* _Istruzioni_
a – Trascrivi dal brano la parte che comincia con "<<Perché ha sbagliato" e prosegue fino a "nulla a protestare>>.".
b – Rispondi a queste domande sul brano, una per riga:
(i) Secondo la titolare, che cos'è in realtà il dolce chiamato "cheesecake"?
(ii) In quale città si resta ad agosto invece di andare in vacanza?
(iii) Di che colore è la scatola riaperta ieri?
c – Prosegui il brano a partire dal punto in cui si interrompe.

La tipa mi guarda e, senza battere ciglio, dichiara: <<Ma quella non è mica una cheesecake. È una torta di ricotta e pasta frolla>>.
<<Quindi perché la chiamate “cheesecake”?>> chiedo io.

<<Perché ha sbagliato il cameriere. Lo dico sempre, ai ragazzi, di non chiamarla “cheesecake”!>>
Reclamo evaso. La colpa è del cameriere… un po’ come in quei gialli dove l’assassino è invariabilmente il maggiordomo.

Capisco l’antifona (la giallona doveva essere opera della titolare), così taccio.
Paghiamo ed usciamo, con la Barbara che dice: <<Ti potevi anche risparmiare. Tanto, non si ottiene nulla a protestare>>.

Ha ragione lei, non si ottiene (quasi mai nulla) a protestare. Io però qualcosa l’ho ottenuto. Mi sono accorta infatti di essere diventata più buona.
Solo due anni fa avrei detto alla signora: <<Il cameriere avrà anche sbagliato a nominare la sua “assorbi-saliva” cheesecake, tuttavia è un fatto che la sua torta di ricotta fa rimpiangere la segatura!>>.

E solo due anni fa avrei fatto una croce sopra quel posto (invece ci tornerò perché tante altre cose mi sono piaciute).
E solo due anni fa vi avrei detto il nome del locale!

Invece no.
Sono o non sono più buona? Eddai….!!!

venerdì 19 agosto 2016

Parole di un lontanissimo luglio

 
 
Agosto è per me un mese di quadrature.


Non vado in vacanza. Odio l’afa, odio la ressa, odio gli appuntamenti obbligati che associo alla mia vita precedente. Così me ne sto a Modena, tranquilla.

Chiudo il primo semestre lavorativo e mi preparo al secondo, che è in realtà più corto, un quadrimestre che mi porta – esaurita ma quasi sempre viva - al Natale. Consuntivo eventi, scrivo report, archivio mesi di corrispondenza, riorganizzo il guardaroba, spolvero (malvolentieri) la libreria, qualche volta dipingo e generalmente faccio un gran casino dappertutto, illudendomi però di riordinare.

Così ieri, quando ho riaperto la scatola color Manila che tengo a destra della barbotine con gli iris, certo non pensavo di rivivere un istante di lucida follia d’antan. Solo di stanare un po’ di polvere. Ma forse l’ho anche fatto… perché sono uscite queste parole di un lontanissimo luglio.

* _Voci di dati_

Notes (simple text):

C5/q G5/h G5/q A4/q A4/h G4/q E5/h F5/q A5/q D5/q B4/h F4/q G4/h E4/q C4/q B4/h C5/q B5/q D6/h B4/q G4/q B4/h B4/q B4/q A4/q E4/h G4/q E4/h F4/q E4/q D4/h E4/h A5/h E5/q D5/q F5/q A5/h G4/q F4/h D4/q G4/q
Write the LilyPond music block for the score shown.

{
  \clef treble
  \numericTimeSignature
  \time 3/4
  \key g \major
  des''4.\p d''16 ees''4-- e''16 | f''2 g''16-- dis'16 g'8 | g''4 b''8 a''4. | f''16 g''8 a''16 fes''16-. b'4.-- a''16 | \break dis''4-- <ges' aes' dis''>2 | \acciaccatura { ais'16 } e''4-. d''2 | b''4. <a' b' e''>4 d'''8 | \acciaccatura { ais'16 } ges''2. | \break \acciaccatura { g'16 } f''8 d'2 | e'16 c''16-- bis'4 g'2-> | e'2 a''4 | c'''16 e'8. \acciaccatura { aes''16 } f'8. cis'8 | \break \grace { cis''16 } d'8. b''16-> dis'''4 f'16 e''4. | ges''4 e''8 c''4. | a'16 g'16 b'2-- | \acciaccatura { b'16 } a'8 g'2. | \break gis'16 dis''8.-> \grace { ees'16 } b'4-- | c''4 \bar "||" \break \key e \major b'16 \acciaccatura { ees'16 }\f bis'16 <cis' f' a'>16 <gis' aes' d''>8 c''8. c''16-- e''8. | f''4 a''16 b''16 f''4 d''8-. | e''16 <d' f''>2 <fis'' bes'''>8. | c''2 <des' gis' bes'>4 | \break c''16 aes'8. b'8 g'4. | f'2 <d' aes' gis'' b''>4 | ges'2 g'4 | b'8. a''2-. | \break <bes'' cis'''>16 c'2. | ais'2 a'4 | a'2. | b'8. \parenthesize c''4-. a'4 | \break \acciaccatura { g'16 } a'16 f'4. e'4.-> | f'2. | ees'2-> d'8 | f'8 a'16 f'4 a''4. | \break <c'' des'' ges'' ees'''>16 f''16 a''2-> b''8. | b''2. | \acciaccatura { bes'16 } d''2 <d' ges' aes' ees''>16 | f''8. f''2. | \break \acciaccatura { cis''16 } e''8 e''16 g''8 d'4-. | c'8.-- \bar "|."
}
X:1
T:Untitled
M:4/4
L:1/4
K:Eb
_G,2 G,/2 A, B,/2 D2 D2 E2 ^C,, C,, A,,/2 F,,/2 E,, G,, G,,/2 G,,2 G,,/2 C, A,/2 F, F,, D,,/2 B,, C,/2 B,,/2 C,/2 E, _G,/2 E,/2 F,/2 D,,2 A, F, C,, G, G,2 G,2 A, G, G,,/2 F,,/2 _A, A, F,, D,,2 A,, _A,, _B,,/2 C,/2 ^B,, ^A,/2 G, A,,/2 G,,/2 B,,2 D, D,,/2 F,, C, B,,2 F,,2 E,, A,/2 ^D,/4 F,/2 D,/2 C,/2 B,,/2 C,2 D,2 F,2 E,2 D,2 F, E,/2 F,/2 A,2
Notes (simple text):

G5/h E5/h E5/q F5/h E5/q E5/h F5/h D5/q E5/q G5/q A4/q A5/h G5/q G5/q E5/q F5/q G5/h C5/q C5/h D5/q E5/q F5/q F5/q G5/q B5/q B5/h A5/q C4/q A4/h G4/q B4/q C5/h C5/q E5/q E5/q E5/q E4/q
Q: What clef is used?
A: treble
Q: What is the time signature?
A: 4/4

* _Risposte ai compiti_
a –
<<Perché ha sbagliato il cameriere. Lo dico sempre, ai ragazzi, di non chiamarla “cheesecake”!>>
Reclamo evaso. La colpa è del cameriere… un po’ come in quei gialli dove l’assassino è invariabilmente il maggiordomo.

Capisco l’antifona (la giallona doveva essere opera della titolare), così taccio.
Paghiamo ed usciamo, con la Barbara che dice: <<Ti potevi anche risparmiare. Tanto, non si ottiene nulla a protestare>>.

b –
(i) Una torta di ricotta e pasta frolla.
(ii) Modena.
(iii) Color Manila.

c –
Come direbbe qualcuno, “scritte appena ieri”.

Il foulard

E per tutte le volte che ho taciuto,

esitando tra le pieghe del foulard a fiori

che tanto detestavi,

avrei dovuto dirti

che non era come pensavi,

che non lo sarebbe stato mai.

Non per qualcosa

che non avevo fatto io

ma per tutto ciò

che non eri né potevi

essere

tu.

Invece non l’ho mai detto,

non ho parlato,

e tu hai scambiato il mio silenzio

per quieta contentezza,

finché

un giorno,

a mia volta,

non ho scambiato io

te.

Col niente

(meraviglioso)

di un nuovo inizio.

sabato 16 luglio 2016

Eravamo 4 amiche...


... sulla terrazza
 
Una delle rare volte in cui Pippo uscì con tutte e 4
(Clelia non si vede perché ci sta fotografando)
 
Di recente mi sono sentita rimproverare che scrivo più sui morti che sui vivi. Ma i morti non sono diversi dai vivi, per me. Essi continuano a esistere come se niente fosse successo. Perché l'amicizia, come l'amore, valica l'assurdità di ogni confine, spaziale e temporale. I morti sono morti solo se cessiamo di parlare di essi.
 
Inoltre, non si sceglie generalmente di morire. Capita.
 
Già è una iella. Perché dovremmo quindi ostracizzare coloro che se ne debbono andare, dimenticandoli?
 
Sappiate che non lo farò.
 
AMICHE D'IMPORTAZIONE
 
Se dovessi raccontare come ti ho conosciuta, non saprei. Senz’altro ci avrà presentate Clelia, perché eri amica sua.
 
Sapevo del tuo lavoro, che ti piaceva, che eccellevi a farlo.
 
Sapevo che eri a posto, che eri sarda e che avevi tanti fratelli e sorelle.
 
All’epoca mi parvero buoni presupposti e semplicemente mi accodai alle altre, Clelia per prima, nell’esserti amica.
 
Ogni tanto si usciva (ma poco, perché a Torino state tutti in casa) e molto più spesso si cenava in terrazza da te.
 
Casa tua mi piaceva perché stava sui tetti, come un nido tra i gelsomini, ed era bianca come non sono mai (state) le mie case.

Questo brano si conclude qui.